> **ОТРЫВОК**
— Есть ли для России смысл обсуждать и участвовать в промышленной революции 4.0 в условиях санкций и закрытия рынков? Может быть, целесообразно пока отложить развитие искусственного интеллекта и роботизации, чтобы сосредоточиться на решении текущих проблем в экономике?
— Технологическая революция в нашей стране, конечно, очень затормозится. Еще недавно Россия на общемировом фоне была пусть не лидером, как США, но была среди стран, которые по многим направлениям действительно была в числе передовых стран –например, в построении банковских экосистем. И если раньше этот рост шел по экспоненте, то теперь нет.
Но, в любом случае, сознательно отказываться от четвертой промышленной революции точно не надо – это будущее, к которому движутся все страны. Просто сейчас наше движение вперед будет тормозиться объективными обстоятельствами. То есть – нам надо изо всех сил пытаться туда идти: возможностей будет меньше, но это не должно подрывать желание.

> **МАТЕРИАЛ**
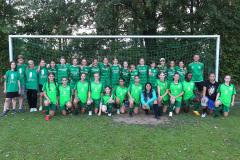 Bild-07-U15w-SV-Aubing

> **ЗАДАНИЯ**
1. В какой области, согласно интервью о промышленной революции, Россия еще недавно была в числе передовых стран?
2. Верните дословно фрагмент интервью о промышленной революции, начиная со слов «Но, в любом» и заканчивая словами «должно подрывать желание.».
3. Пожалуйста, продолжите интервью о промышленной революции, начав сразу после его последнего предложения.

> **ОЖИДАЕМЫЕ ОТВЕТЫ**
1. В построении банковских экосистем.

2.
Но, в любом случае, сознательно отказываться от четвертой промышленной революции точно не надо – это будущее, к которому движутся все страны. Просто сейчас наше движение вперед будет тормозиться объективными обстоятельствами. То есть – нам надо изо всех сил пытаться туда идти: возможностей будет меньше, но это не должно подрывать желание.

3.
— К кому России теперь обращаться за технологической помощью – к Китаю, Малайзии, и что мы сами можем развивать?
— Тут надо очень четко разделить понятия. В производственной части, связанной с «железом», у нас, к сожалению, особых успехов не было, по «железу» мы зависели от импорта, микроэлектронная промышленность в России в минимальной степени развита. Теперь нам придется переключиться с европейских технологий на азиатские, то есть, мы будем «отставать на такт».
— «Такт» – это сколько лет?
— Современные технологии настолько быстро развиваются, что даже если мы отстаем на год-два в «железе», всё равно – это очень много. Особенно когда речь идет о микропроцессорах, заточенных на искусственный интеллект. Год-два-три отставания – это не катастрофично, но уже заметно и серьезно.
Что касается софта и разработчиков – это вопрос еще открытый. Потому что в развитии софта ключевую роль играет именно человеческий капитал. Сейчас очень много IT-специалистов покинули Россию, и пока непонятно: кто временно, а кто нет. И даже многие из тех, кто уехал, сохраняют рабочие связи с Россией. И, конечно, надо максимально пытаться эти связи поддерживать.
Явно, что существенная часть уехала надолго. И они могут стать связующим звеном между теми, кто остался, и теми, кто уехал насовсем. Через них можно будет продолжать разработки.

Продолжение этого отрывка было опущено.